Task to complete: Only the pictures are left out: repeat the rest of the entries exactly.

Collected data entries:
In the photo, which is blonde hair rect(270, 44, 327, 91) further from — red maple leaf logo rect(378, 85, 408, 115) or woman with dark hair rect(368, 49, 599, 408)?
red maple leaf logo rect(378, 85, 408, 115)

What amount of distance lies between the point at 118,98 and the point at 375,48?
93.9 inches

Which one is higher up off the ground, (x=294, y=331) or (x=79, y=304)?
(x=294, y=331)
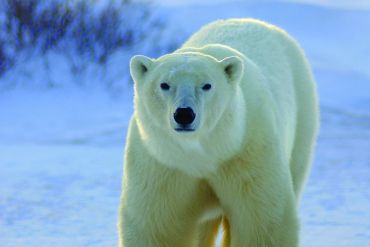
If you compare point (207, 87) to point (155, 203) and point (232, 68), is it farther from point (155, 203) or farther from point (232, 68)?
point (155, 203)

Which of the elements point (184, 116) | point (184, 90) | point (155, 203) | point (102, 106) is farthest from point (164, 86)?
point (102, 106)

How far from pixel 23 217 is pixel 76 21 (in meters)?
7.86

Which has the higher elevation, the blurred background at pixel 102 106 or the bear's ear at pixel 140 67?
the bear's ear at pixel 140 67

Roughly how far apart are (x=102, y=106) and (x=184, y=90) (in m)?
8.60

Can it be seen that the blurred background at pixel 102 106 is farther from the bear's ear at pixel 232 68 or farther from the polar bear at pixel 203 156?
the bear's ear at pixel 232 68

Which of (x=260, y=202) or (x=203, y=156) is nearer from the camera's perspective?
(x=203, y=156)

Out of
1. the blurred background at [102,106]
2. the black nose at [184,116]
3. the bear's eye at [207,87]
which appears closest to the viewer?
the black nose at [184,116]

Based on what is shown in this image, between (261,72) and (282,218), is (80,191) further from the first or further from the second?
(282,218)

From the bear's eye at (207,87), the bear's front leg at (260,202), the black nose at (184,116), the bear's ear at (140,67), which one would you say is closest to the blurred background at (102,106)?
the bear's front leg at (260,202)

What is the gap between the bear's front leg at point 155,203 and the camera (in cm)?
295


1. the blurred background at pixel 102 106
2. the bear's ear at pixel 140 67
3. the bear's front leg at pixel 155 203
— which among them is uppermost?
the bear's ear at pixel 140 67

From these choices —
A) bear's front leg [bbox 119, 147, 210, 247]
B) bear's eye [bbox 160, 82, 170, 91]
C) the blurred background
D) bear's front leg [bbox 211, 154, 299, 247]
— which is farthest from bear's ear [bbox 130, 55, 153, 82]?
the blurred background

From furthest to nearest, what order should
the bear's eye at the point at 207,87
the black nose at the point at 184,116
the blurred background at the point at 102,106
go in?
the blurred background at the point at 102,106 < the bear's eye at the point at 207,87 < the black nose at the point at 184,116

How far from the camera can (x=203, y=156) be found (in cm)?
282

Task output:
In the photo, which is blonde hair rect(270, 44, 327, 91) further from — red maple leaf logo rect(378, 85, 408, 115) or woman with dark hair rect(368, 49, 599, 408)?
red maple leaf logo rect(378, 85, 408, 115)

What amount of distance lies between the point at 118,98 and the point at 375,48?
93.9 inches

Which one is higher up off the ground, (x=294, y=331) or (x=79, y=304)?
(x=294, y=331)
If you compare point (207, 87) to point (155, 203) and point (232, 68), is it farther from point (155, 203) or farther from point (232, 68)?
point (155, 203)

Which of the elements point (184, 116) | point (184, 90) | point (155, 203) | point (102, 106) is farthest from point (164, 86)?
point (102, 106)

How far from pixel 23 217 is pixel 76 21 (in meters)?
7.86

Which has the higher elevation, the blurred background at pixel 102 106 or the bear's ear at pixel 140 67?
the bear's ear at pixel 140 67

Roughly how far apart are (x=102, y=106) and (x=184, y=90) (in m)?
8.60

Can it be seen that the blurred background at pixel 102 106 is farther from the bear's ear at pixel 232 68 or farther from the polar bear at pixel 203 156?
the bear's ear at pixel 232 68

Which of (x=260, y=202) or (x=203, y=156) is nearer from the camera's perspective?
(x=203, y=156)

Out of
1. the blurred background at [102,106]
2. the black nose at [184,116]
3. the bear's eye at [207,87]
which appears closest to the viewer?
the black nose at [184,116]

Based on what is shown in this image, between (261,72) and (282,218), is (80,191) further from the first or further from the second?
(282,218)

From the bear's eye at (207,87), the bear's front leg at (260,202), the black nose at (184,116), the bear's ear at (140,67), which one would you say is closest to the blurred background at (102,106)?
the bear's front leg at (260,202)

What is the gap between the bear's front leg at point 155,203 and the camera (in cm)?
295


1. the blurred background at pixel 102 106
2. the bear's ear at pixel 140 67
3. the bear's front leg at pixel 155 203
— which among them is uppermost?
the bear's ear at pixel 140 67

From these choices —
A) bear's front leg [bbox 119, 147, 210, 247]
B) bear's eye [bbox 160, 82, 170, 91]
C) the blurred background
D) bear's front leg [bbox 211, 154, 299, 247]
— which is farthest from bear's ear [bbox 130, 55, 153, 82]?
the blurred background

From furthest to nearest, what order should
the bear's eye at the point at 207,87
the black nose at the point at 184,116
the blurred background at the point at 102,106
go in?
the blurred background at the point at 102,106 < the bear's eye at the point at 207,87 < the black nose at the point at 184,116

How far from the camera can (x=203, y=156) be found (in cm)?
282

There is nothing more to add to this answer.